→ **PROBLEM**
Take the line that has "United States, site lebec_CA-31." in it and every line after it to the end of the entries, and reproduce them exactly.

Stored data:
━━━━━━━━
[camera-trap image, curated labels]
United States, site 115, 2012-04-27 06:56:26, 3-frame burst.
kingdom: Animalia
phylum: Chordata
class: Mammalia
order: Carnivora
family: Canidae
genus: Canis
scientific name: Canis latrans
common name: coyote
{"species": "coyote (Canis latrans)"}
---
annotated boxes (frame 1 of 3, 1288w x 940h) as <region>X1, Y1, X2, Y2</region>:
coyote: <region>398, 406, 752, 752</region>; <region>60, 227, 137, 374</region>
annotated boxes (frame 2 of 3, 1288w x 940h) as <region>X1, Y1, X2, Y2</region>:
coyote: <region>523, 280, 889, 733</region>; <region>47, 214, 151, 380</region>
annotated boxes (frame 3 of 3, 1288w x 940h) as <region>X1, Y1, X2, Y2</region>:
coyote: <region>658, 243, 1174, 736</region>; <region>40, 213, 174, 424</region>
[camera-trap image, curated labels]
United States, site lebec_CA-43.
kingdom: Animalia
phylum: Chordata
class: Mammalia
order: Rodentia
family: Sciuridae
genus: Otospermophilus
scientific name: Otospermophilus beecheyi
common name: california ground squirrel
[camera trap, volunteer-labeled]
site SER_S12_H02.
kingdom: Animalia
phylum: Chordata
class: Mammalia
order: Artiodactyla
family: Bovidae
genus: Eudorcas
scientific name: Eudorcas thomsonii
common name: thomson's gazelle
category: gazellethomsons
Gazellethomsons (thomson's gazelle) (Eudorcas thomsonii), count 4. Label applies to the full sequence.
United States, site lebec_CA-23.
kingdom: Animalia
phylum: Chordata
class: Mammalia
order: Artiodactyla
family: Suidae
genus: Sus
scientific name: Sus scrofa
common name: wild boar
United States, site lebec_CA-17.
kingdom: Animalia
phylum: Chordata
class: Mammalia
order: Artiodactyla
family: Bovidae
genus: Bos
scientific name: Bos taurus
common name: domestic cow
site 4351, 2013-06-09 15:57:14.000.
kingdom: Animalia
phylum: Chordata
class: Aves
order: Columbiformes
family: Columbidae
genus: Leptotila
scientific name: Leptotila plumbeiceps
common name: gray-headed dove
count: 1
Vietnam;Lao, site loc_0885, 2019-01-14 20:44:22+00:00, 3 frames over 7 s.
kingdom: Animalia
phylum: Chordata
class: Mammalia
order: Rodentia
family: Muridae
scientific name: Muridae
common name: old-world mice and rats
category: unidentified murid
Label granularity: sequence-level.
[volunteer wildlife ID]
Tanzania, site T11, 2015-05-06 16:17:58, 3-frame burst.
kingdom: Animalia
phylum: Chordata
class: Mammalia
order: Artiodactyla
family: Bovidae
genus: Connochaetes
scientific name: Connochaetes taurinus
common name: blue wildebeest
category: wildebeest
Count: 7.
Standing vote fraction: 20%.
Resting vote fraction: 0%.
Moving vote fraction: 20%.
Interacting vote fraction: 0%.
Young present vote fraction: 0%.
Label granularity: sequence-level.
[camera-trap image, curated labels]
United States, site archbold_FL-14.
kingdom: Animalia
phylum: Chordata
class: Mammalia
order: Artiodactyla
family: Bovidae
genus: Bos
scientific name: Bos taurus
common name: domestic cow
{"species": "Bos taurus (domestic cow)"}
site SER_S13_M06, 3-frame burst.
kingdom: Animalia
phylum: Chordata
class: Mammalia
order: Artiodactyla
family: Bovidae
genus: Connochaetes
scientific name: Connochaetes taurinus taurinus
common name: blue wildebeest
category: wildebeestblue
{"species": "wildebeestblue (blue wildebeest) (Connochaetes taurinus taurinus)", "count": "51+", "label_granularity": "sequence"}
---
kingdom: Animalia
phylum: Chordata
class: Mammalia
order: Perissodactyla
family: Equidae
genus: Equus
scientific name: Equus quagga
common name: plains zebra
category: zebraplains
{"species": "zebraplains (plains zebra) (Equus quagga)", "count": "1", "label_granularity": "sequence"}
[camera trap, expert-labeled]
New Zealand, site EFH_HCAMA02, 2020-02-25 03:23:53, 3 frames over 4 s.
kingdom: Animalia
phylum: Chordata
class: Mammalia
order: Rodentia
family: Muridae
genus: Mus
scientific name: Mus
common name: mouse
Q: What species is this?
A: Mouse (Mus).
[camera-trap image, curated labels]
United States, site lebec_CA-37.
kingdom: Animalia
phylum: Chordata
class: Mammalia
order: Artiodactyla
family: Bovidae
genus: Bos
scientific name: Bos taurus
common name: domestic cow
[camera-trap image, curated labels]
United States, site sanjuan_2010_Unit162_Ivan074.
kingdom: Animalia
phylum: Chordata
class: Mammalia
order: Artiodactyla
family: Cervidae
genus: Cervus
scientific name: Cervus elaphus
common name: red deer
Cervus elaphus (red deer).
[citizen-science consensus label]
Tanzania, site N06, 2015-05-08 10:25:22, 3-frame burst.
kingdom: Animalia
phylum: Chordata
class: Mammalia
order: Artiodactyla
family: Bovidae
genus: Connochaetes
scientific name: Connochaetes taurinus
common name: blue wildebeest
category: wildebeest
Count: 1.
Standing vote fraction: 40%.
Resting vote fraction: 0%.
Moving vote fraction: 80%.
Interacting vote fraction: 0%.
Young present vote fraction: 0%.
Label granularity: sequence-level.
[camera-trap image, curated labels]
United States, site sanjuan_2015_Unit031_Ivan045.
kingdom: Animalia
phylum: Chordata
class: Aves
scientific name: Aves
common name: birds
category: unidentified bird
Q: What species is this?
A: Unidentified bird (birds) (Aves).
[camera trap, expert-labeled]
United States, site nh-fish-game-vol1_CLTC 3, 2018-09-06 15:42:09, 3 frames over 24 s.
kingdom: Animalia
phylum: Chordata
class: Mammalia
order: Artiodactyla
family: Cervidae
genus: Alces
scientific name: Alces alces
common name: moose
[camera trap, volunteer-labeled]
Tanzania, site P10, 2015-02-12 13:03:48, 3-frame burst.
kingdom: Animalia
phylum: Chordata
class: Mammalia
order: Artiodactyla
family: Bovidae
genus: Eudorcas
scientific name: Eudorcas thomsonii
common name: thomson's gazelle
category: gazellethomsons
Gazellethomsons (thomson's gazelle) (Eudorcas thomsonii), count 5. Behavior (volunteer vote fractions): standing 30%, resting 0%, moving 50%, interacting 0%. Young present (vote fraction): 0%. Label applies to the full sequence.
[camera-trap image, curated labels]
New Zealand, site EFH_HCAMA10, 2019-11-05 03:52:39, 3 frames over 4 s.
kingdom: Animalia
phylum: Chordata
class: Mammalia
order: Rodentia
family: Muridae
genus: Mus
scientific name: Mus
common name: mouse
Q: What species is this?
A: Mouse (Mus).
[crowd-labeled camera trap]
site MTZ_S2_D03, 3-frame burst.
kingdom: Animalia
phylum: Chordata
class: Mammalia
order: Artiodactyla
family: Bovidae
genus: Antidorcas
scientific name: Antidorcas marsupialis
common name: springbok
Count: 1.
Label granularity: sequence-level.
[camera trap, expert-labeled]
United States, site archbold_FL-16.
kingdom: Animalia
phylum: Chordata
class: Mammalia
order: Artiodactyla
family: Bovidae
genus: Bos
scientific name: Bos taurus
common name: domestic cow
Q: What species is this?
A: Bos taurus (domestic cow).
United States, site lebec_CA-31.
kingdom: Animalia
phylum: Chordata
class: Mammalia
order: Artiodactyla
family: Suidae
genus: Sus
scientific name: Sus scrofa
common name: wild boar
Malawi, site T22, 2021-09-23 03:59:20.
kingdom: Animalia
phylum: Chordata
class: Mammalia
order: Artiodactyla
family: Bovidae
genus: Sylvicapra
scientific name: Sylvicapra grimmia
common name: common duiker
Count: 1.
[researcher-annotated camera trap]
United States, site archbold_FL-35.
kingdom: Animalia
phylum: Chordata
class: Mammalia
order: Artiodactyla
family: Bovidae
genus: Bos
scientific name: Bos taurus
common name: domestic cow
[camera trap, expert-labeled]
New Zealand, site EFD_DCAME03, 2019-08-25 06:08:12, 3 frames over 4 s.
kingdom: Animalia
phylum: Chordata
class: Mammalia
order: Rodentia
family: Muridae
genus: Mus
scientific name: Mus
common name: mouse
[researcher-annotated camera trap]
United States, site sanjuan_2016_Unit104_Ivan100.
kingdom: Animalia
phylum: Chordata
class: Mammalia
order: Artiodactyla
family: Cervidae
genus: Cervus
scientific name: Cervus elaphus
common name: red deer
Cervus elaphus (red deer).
━━━━━━━━
→ **RESPONSE TO THE TASK**
United States, site lebec_CA-31.
kingdom: Animalia
phylum: Chordata
class: Mammalia
order: Artiodactyla
family: Suidae
genus: Sus
scientific name: Sus scrofa
common name: wild boar
Malawi, site T22, 2021-09-23 03:59:20.
kingdom: Animalia
phylum: Chordata
class: Mammalia
order: Artiodactyla
family: Bovidae
genus: Sylvicapra
scientific name: Sylvicapra grimmia
common name: common duiker
Count: 1.
[researcher-annotated camera trap]
United States, site archbold_FL-35.
kingdom: Animalia
phylum: Chordata
class: Mammalia
order: Artiodactyla
family: Bovidae
genus: Bos
scientific name: Bos taurus
common name: domestic cow
[camera trap, expert-labeled]
New Zealand, site EFD_DCAME03, 2019-08-25 06:08:12, 3 frames over 4 s.
kingdom: Animalia
phylum: Chordata
class: Mammalia
order: Rodentia
family: Muridae
genus: Mus
scientific name: Mus
common name: mouse
[researcher-annotated camera trap]
United States, site sanjuan_2016_Unit104_Ivan100.
kingdom: Animalia
phylum: Chordata
class: Mammalia
order: Artiodactyla
family: Cervidae
genus: Cervus
scientific name: Cervus elaphus
common name: red deer
Cervus elaphus (red deer).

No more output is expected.